Hence Tintin's mysterious age. He's evidently not a grownup, but not quite a boy either. All the tell-tale signs of puberty, such as facial hair and acne, are strangely absent. His skin is as baby-smooth in "The Blue Lotus" (set in 1930s Shanghai) as it is in his final adventure, "Tintin and The Picaros" (set in 1970s Latin America). Forty years without a single zit or wrinkle! That's as amazing an ability as Superman's X-ray vision.

Tintin's fundamental ambiguity extends all the way to his sexual orientation. He never appears to have any close female friends (with the revealing exception of Madame Castafiore, a campy opera diva whose path he crosses several times). And to complicate matters further, he's constantly having quasi homoerotic relationships with young boys whom he befriends in foreign countries. Tintin's physical appearance is itself gender-ambiguous. What are we to make of his distinctive cow lick, which is neither particularly masculine or feminine?
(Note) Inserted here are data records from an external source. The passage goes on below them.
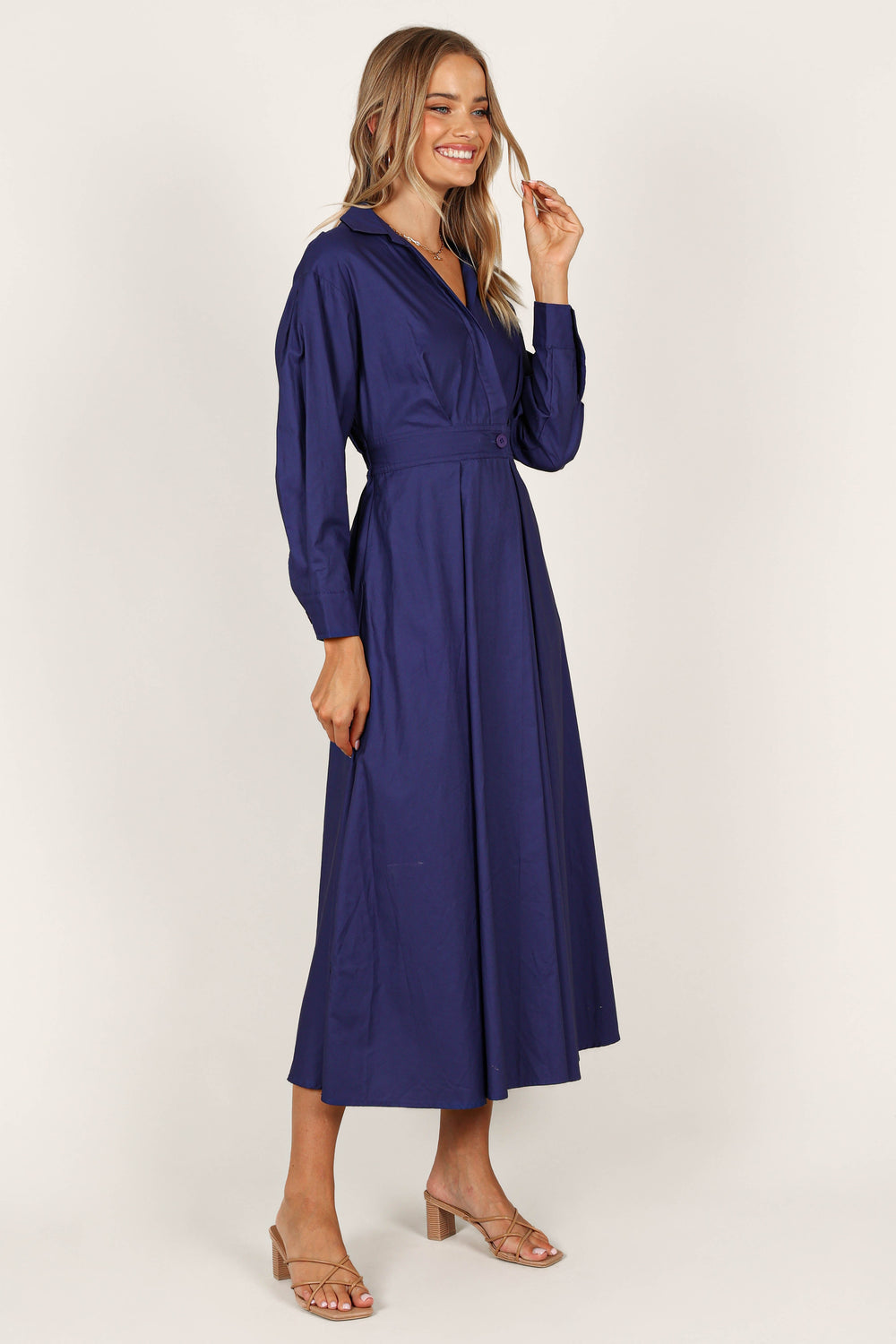 Petal and Pup USA DRESSES Violet Long Sleeve Midi Dress - Royal Blue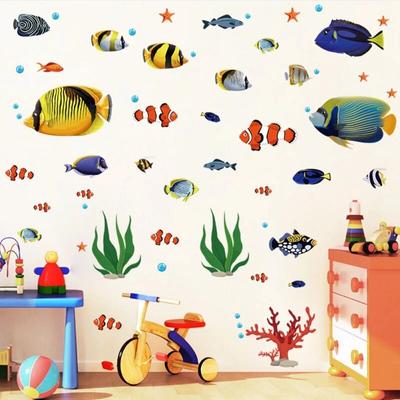Sea Wall Decals Fish Wall Decals Fish Wall Nursery Stickers Removable Peel And Stick Art for Kids Baby Bedroom Living Room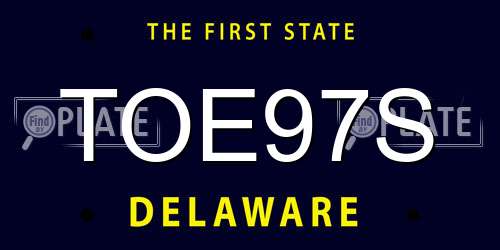 TOE97S Delaware License Plate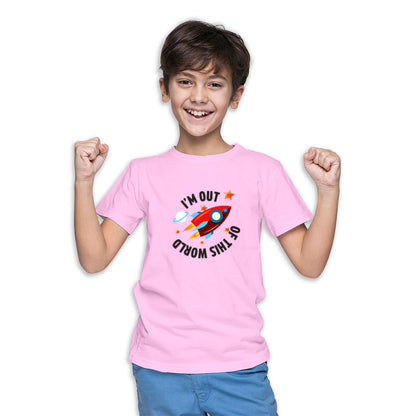 I Am Out of the World Kids T-Shirt - Super Combed Bio-Wash Cotton (D39)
These are mysteries that, in the end, we must live with if we are to fully appreciate Tintin for who he is. Perhaps the enduring appeal of Tintin lies not only in the richness of his adventures, but in his psyche as well. Behind every hidden plan or smuggler's lair lurks a deeper secret, the secret of the self and its composition. Tintin holds the lantern out to us, and so we follow...

Joshua Derman is a senior living in Quincy House. This is what happens if you concentrate in philosophy.